The positive thinking movement created the ice-cream-on-manure guru syndrome.  People learned to sound like their True Self by using repetitious patterns of positive thought and switching their thinking 180 degrees from reality.  They trained their minds to suppress negative thoughts.  It was a new twist on the good religious person suppressing thoughts of evil.  But anything suppressed (which means we believe it but don’t personally identify with it) gets projected out on to the world.  Most people don’t feel emotion related to their projections because they view themselves as separate from others.

 

The Fighter

It was one week later that I went to hear Mike Tyson.  He told his story with a photo presentation in full Mike Tyson color and graphic language.  He talked the way one talks on the streets and in the ring.  He shared how he felt when a neighborhood kid killed his beloved pet pigeon.  He shared his feelings about prison and the law; solitary confinement was often the place where he connected with his Self.  He told how sad he was that he had to bury his mother in a cardboard box; and how he later exhumed her body and placed her in the best casket with the biggest monument.  He told about his messy relationships with women and how Don King was his worst relationship nightmare of all.  He told it all; it was an insane life created by beliefs.  But he told it from the place of feeling and emotion; he let us into his inner world.  He never sounded like a victim; in fact, he accepted responsibility for it all.

He didn’t ask for our acceptance, forgiveness, or agreement; he didn’t tell us what to believe.  He simply told us what was true for him and how he felt about his life; he thanked us for listening.

I felt moved to shut my eyes and feel what was beneath Mike Tyson’s words; I felt nothing but quiet.  I simply heard his words.  Mike Tyson was speaking a congruent and whole message (no projection); he shared it from the place of raw feeling, not intellect.  It was his undisputed truth.  Even though it was a messy illusion filled with beliefs, he owned it fully as his illusion, his mistakes, and his own self-imposed suffering.

 

The Crazy Woman

Then Tyson spoke of his infamous biting of Evander Holyfield’s ear.  He said, “I don’t know why I did that.
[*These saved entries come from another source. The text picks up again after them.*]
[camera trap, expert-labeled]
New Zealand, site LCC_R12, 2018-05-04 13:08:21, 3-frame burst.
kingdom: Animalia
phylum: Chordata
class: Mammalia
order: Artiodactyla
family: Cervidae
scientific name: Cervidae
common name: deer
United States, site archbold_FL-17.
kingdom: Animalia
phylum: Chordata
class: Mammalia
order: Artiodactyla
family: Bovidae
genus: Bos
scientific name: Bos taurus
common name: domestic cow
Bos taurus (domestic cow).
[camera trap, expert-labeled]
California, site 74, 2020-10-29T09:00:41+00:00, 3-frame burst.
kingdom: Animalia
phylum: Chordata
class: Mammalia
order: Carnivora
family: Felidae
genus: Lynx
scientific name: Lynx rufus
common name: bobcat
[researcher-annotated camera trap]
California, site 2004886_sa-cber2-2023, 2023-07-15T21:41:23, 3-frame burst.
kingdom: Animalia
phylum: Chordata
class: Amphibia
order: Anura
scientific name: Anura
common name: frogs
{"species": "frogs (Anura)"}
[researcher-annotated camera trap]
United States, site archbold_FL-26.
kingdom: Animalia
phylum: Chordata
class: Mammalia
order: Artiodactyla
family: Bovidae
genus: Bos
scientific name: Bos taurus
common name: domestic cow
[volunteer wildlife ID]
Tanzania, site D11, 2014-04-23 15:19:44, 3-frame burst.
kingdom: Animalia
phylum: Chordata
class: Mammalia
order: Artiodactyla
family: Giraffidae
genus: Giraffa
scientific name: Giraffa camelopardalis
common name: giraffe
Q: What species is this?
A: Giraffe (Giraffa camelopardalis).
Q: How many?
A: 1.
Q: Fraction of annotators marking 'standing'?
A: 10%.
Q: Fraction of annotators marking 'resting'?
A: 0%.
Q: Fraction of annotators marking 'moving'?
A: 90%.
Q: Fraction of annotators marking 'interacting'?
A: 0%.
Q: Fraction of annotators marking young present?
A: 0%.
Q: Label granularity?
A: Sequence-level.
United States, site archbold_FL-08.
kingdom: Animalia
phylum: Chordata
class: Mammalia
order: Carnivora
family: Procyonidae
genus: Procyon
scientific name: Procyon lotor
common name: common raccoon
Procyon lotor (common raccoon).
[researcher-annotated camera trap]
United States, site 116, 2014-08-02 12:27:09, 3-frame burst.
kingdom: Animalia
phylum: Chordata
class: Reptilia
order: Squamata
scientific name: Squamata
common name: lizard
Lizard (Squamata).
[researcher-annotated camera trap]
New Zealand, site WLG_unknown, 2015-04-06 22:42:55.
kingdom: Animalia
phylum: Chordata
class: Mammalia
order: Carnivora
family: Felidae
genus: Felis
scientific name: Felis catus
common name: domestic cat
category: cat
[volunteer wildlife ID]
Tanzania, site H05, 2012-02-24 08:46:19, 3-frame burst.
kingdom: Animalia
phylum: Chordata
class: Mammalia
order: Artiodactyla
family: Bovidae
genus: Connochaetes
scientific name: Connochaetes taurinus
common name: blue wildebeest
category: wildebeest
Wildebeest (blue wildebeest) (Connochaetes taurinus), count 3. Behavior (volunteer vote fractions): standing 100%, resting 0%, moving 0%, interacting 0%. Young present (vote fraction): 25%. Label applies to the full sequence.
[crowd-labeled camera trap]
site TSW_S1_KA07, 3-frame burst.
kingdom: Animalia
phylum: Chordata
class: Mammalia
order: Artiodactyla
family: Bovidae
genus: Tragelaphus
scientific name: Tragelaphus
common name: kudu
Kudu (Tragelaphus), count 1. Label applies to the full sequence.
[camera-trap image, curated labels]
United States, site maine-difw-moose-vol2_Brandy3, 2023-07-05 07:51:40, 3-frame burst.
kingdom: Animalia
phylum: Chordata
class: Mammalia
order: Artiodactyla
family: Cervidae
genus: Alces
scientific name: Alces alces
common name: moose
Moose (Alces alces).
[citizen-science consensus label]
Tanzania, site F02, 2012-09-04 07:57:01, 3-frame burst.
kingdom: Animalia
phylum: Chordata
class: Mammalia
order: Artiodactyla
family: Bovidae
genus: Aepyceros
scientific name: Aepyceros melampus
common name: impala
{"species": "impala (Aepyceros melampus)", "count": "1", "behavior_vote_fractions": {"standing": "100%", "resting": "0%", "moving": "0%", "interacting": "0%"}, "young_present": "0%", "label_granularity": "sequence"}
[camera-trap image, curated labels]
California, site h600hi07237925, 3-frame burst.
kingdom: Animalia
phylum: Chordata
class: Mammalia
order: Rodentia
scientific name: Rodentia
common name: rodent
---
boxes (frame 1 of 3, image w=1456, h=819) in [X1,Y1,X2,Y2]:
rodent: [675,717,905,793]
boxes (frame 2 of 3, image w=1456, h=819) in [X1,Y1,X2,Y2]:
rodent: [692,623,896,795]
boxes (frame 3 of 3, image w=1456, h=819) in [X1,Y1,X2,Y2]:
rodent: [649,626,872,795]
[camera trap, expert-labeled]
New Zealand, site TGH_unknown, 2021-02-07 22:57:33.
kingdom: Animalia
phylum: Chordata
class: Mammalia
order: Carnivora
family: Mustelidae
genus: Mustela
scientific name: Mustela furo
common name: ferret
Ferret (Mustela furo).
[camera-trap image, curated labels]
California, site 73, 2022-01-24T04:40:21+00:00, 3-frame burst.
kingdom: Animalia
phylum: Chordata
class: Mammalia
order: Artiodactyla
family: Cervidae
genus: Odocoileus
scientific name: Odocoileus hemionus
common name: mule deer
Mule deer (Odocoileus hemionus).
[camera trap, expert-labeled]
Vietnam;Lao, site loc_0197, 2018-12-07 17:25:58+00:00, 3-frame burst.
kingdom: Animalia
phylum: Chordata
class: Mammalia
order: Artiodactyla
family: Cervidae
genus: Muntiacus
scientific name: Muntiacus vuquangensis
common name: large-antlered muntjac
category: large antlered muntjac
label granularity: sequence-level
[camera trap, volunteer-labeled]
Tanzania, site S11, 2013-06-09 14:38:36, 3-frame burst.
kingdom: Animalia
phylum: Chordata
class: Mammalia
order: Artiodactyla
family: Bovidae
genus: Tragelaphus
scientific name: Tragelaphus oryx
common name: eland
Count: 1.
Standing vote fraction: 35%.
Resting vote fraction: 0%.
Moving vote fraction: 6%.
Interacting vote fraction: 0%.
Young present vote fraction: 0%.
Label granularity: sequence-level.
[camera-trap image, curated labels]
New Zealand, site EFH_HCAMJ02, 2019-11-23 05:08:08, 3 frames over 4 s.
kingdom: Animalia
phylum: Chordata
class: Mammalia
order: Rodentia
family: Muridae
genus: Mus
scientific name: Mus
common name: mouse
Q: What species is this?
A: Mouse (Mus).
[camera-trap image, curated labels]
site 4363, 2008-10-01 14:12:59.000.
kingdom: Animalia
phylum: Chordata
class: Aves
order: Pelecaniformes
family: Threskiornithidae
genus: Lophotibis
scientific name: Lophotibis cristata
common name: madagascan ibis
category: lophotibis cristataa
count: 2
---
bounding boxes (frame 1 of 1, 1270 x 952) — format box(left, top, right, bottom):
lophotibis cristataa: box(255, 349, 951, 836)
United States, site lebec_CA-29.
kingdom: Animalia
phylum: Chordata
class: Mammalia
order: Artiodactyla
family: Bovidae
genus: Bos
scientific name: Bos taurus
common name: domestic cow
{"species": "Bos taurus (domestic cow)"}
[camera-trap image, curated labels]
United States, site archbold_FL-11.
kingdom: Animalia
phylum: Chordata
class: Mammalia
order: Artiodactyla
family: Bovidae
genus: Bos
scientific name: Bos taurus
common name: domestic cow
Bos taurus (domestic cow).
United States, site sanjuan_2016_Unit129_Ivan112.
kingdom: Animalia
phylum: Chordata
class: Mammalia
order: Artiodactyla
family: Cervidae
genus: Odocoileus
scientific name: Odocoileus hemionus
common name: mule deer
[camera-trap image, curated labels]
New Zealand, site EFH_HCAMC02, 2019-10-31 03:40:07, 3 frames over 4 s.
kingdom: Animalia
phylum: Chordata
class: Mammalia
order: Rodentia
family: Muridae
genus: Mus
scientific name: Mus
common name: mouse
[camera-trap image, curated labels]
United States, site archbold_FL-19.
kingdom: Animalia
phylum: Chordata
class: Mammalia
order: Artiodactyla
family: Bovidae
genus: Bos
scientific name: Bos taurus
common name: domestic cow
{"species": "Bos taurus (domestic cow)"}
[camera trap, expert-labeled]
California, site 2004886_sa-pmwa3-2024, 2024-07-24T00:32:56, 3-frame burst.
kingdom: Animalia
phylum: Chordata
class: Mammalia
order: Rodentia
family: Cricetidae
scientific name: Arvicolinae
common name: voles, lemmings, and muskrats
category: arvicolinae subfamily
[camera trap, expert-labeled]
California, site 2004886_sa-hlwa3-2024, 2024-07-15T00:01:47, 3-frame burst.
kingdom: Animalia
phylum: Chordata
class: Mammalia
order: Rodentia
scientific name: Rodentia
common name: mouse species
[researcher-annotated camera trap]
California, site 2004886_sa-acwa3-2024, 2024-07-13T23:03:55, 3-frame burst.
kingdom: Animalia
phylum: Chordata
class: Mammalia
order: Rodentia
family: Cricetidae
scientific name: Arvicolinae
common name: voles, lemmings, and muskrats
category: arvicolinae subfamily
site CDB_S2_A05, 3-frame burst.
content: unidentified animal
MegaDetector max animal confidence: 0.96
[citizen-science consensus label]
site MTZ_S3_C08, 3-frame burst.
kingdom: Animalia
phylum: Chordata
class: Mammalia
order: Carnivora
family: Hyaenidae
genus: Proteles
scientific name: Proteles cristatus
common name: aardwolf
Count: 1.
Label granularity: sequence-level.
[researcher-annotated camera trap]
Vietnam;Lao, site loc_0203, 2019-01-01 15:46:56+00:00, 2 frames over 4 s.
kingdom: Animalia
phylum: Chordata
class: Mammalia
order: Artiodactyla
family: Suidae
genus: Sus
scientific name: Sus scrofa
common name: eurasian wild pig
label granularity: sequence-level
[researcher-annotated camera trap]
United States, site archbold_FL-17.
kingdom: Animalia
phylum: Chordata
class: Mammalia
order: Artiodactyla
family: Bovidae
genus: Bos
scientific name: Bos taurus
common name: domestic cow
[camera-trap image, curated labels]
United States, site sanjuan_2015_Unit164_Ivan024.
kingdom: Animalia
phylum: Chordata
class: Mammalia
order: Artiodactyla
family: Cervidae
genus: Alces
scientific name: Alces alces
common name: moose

It seemed like a good idea at the time.”  The ear incident landed him in a psychiatric hospital.  He said there were people juggling boogers and pulling out their hair.  There was a woman with bowl-cut hair, big bifocals, and a cowl-neck sweater even though it was summer.  She twisted her head and looked at him in an odd way and asked him how he got there.  He explained what he had done.

Then he said something profound.  The woman looked at him without any judgment and said without emotion, “I see; you were in a fight.”  I don’t remember his words after that because the clarity that I felt in my body was so pure.  This woman completely understood him.  She saw him as a person who was in a fight without judging the act of fighting.  She simply heard him and connected with him as a fellow human being.  She wasn’t concerned about what he did in the past; she was concerned about how he felt now.

The purity he conveyed as he told that story was so far beyond the feeling I had listening to the guru.  Mike Tyson didn’t speak holy words, but he also didn’t project anything on his audience.  He fully owned his crazy mind and life.  He understood the perfection of the crazy woman in the cowl-neck sweater who didn’t judge him.

 

The Lesson

Based on what I knew of the guru and Tyson before they spoke, it’s natural that I would have trusted the guru and ignored my emotions while listening to him.  If I hadn’t gone inside and discriminated, I would have spent the rest of my day wondering why I felt unworthy and unloved.  I would have found myself judging others and wondering why.  I would have accepted the guru’s nonverbal beliefs without discrimination because of his authority.  This is what keeps us all stuck.  We listen to people’s words without engaging our emotions.

With Mike Tyson, I might have judged his past and missed the clarity and congruence of his message.  With the crazy woman with the cowl-neck sweater, I, like those who put her in the psychiatric hospital, might have judged her strange appearance and mannerisms and missed her authenticity and lack of judgment.  Without my emotions guiding me, I would have missed the undisputed truth.